Historiek en context
Appartementsgebouw in art-decostijl opgetrokken in opdracht van Leon Schepens, naar een ontwerp door de architecten Karel Van Riel en Maurice Janssens uit 1935. Aanvankelijk was een gebouw van zeven bouwlagen gepland, waarvan nog vóór de start van de werken één verdieping verviel. Het complex dat uiteindelijk zes flats telde, gebouwd na afbraak van een tentoonstellingszaal, werd najaar 1936 voltooid. Het kwam gelijktijdig tot stand met het appartementsgebouw Le Grelle in de Vinkenstraat.
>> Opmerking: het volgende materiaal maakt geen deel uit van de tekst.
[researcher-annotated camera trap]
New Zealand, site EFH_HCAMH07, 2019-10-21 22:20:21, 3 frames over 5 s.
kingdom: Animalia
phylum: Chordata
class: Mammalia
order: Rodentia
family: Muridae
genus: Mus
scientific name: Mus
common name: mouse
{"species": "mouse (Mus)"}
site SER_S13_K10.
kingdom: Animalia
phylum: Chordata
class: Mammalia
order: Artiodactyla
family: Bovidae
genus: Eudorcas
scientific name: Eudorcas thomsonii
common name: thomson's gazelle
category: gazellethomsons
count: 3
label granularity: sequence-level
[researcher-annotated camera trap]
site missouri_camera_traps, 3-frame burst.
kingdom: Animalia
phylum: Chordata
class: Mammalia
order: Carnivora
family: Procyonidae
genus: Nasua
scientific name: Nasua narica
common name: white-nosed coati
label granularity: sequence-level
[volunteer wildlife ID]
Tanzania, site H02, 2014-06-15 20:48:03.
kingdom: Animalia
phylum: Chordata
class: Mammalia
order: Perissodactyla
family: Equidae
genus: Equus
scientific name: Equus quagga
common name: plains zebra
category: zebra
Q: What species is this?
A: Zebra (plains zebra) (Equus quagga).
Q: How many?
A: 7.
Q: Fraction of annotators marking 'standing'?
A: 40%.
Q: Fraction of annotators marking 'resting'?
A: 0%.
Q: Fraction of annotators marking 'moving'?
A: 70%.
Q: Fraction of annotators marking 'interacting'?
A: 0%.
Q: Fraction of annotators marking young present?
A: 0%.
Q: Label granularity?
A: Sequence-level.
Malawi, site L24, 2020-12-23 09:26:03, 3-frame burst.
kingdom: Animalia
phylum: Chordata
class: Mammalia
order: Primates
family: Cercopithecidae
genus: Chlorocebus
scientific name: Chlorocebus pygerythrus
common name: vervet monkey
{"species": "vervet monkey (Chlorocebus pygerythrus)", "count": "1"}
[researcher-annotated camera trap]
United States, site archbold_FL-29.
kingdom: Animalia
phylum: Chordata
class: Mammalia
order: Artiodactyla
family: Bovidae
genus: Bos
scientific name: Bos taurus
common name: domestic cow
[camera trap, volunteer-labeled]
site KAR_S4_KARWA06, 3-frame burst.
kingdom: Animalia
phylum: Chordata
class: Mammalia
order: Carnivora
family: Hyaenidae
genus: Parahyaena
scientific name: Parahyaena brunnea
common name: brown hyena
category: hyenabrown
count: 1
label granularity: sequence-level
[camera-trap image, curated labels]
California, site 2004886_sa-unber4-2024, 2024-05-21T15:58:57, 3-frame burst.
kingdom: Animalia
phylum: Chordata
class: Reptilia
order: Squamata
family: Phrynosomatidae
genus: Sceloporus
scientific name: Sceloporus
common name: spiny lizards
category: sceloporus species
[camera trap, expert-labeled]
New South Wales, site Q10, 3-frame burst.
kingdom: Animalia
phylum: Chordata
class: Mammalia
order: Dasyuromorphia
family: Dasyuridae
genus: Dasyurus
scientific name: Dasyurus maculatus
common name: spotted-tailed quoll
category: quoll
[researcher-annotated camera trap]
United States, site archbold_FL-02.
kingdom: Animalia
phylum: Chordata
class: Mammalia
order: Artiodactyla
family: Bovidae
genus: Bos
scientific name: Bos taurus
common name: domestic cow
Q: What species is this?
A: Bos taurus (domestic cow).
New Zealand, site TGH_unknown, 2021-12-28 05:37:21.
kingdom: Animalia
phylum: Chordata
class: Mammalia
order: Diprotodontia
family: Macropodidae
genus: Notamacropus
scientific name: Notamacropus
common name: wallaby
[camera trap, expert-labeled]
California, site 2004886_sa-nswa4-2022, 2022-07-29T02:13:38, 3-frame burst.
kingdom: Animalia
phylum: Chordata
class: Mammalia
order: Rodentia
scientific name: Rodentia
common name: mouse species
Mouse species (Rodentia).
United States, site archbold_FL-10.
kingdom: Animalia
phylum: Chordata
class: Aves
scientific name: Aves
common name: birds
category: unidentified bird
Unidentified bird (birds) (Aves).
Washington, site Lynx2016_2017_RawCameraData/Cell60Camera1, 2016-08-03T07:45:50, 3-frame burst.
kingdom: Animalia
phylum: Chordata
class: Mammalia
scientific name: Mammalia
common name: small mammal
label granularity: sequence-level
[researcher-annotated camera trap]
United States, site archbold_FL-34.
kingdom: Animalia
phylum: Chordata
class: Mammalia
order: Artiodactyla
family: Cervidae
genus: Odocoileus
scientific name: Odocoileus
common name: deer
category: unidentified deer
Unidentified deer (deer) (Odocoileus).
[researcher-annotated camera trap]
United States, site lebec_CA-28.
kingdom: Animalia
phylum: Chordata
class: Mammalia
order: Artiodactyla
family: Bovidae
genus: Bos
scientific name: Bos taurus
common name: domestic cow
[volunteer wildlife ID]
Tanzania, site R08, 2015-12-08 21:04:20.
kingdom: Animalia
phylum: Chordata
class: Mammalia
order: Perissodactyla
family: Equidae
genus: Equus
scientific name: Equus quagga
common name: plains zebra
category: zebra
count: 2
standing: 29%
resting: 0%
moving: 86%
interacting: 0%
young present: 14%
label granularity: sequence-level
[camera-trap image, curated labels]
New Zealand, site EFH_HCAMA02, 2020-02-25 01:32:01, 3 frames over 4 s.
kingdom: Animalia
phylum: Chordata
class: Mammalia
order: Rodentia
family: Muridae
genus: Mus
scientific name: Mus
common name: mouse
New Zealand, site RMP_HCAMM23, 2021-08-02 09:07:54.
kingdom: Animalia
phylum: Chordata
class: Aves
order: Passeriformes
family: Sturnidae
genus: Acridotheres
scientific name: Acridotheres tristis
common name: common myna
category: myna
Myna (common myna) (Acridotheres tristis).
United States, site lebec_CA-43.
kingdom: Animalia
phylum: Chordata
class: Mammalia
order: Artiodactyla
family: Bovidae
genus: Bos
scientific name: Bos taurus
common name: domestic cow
Vanaf het begin van hun loopbaan omstreeks 1930 legden Karel Van Riel en Maurice Janssens zich in het bijzonder toe op de eigentijdse woningtypologie van het flatgebouw. Tijdens de duur van hun associatie die stand hield tot in de oorlogsjaren, lieten zij zich in Antwerpen opmerken met een reeks standingvolle appartementscomplexen in zakelijke art-decostijl, zoals het appartementsgebouw Drezner uit 1931 in de Nerviërsstraat en de "Central Park Residence" uit 1934 op de hoek van Maria-Theresialei en Quellinstraat. Vanaf de jaren 1950 maakte Van Riel vooral naam met grootschalige bouwprojecten in de ziekenhuis- en de bedrijfsarchitectuur.
Architectuur
Het appartementsgebouw omvat een souterrain en zes bouwlagen onder een plat dak. Opgetrokken met een structuur uit gewapend beton, ontleent het verzorgde gevelfront zijn expressie aan het materiaalgebruik, de plastische volumetrie en de contrastrijke ordonnantie. De opstand volgt een drieledig schema, opgebouwd uit de pui, de bovenbouw en de terugwijkende attiekverdieping. Een combinatie van rode baksteen met schaduwvoeg, witte natuursteen voor de pui, kordons en omlijstingen, 'simili pierre' voor de borstweringen, en blauwe hardsteen voor de terugwijkende plint, ondersteunt de asymmetrie van de compositie. Deze berust op de sterke horizontale gelaagdheid van de brede erkerpartij met doorgetrokken lekdrempels en lateien in de bovenbouw, met als krachtig verticaal accent de oplopende venstertravee met kepervormige borstweringen en lekdrempels rechts ervan. Opmerkelijke details zijn verder de lekdrempel van de pui die geknikt doorloopt als waterlijst tussen portaal en bovenlicht, de driezijdige uitsprong van de erkerpartij in de middenas, en de door een terras en luifel gemarkeerde attiekverdieping. Het kepermotiefje dat de omlijsting van de venstertravee accentueert, geldt als signatuur voor Van Riel en Janssens. Smeedijzeren voetschraper, traliewerk van het souterrain en vleugeldeur met een typisch gestroomlijnd patroon, volgens het merkplaatje vervaardigd door Atelier de Contructions Pierre Meeuws uit Antwerpen; het oorspronkelijk stalen vensterschrijnwerk is enkel op de begane grond bewaard.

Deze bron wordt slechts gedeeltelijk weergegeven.